_How to complete this task_. An exact transcription of all the entries is needed; pictures stay out.

***

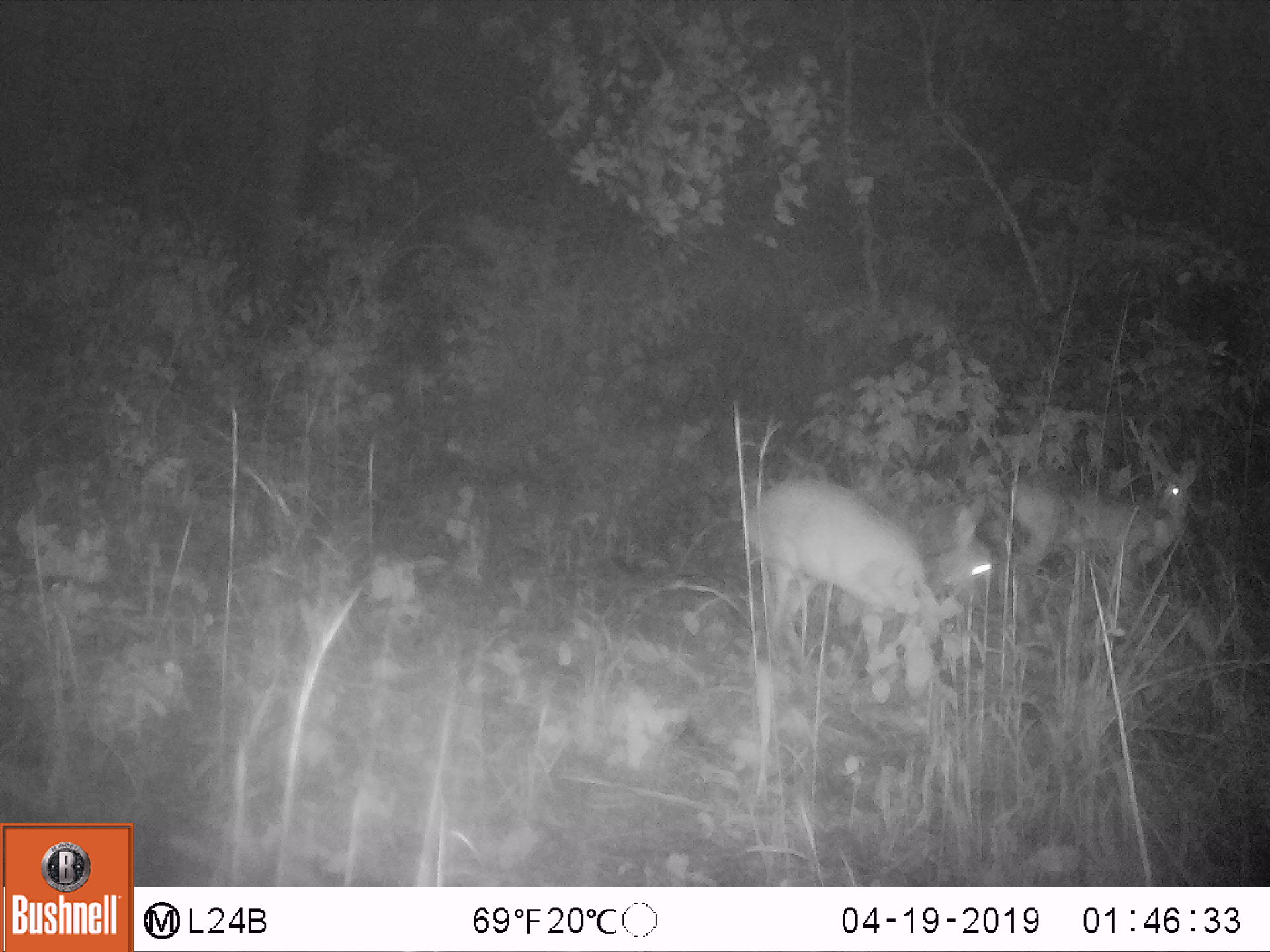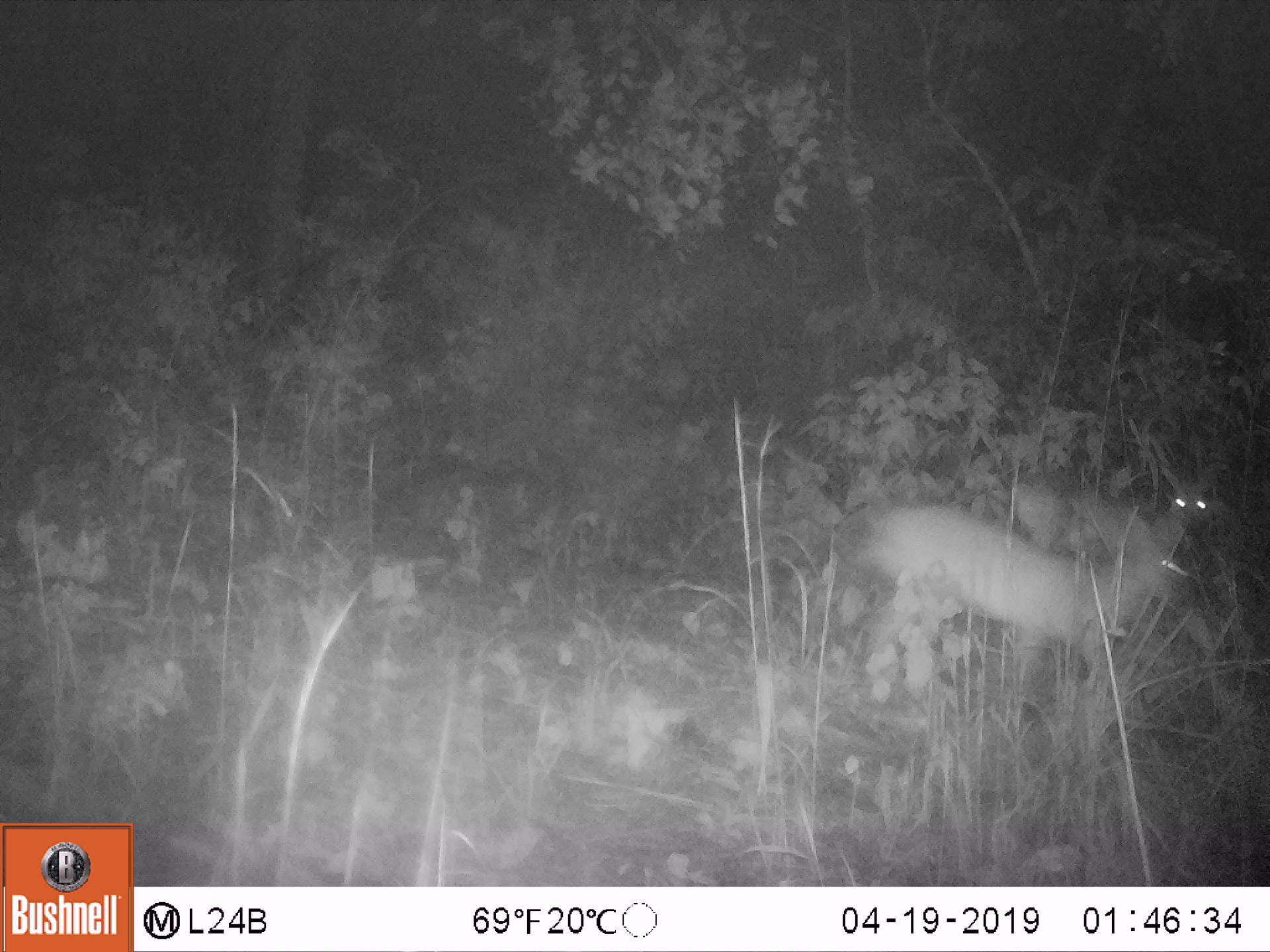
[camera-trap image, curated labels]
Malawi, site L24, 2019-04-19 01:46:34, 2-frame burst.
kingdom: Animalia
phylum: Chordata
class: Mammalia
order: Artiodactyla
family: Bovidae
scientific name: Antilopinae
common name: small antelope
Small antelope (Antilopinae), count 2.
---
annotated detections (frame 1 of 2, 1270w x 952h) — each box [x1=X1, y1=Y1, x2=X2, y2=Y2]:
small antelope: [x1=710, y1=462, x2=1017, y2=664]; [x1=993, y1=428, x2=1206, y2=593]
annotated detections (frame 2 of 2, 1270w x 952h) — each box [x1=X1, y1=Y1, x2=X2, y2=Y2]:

***

_Task solution_.
[camera-trap image, curated labels]
Malawi, site L24, 2019-04-19 01:46:34, 2-frame burst.
kingdom: Animalia
phylum: Chordata
class: Mammalia
order: Artiodactyla
family: Bovidae
scientific name: Antilopinae
common name: small antelope
Small antelope (Antilopinae), count 2.
---
annotated detections (frame 1 of 2, 1270w x 952h) — each box [x1=X1, y1=Y1, x2=X2, y2=Y2]:
small antelope: [x1=710, y1=462, x2=1017, y2=664]; [x1=993, y1=428, x2=1206, y2=593]
annotated detections (frame 2 of 2, 1270w x 952h) — each box [x1=X1, y1=Y1, x2=X2, y2=Y2]:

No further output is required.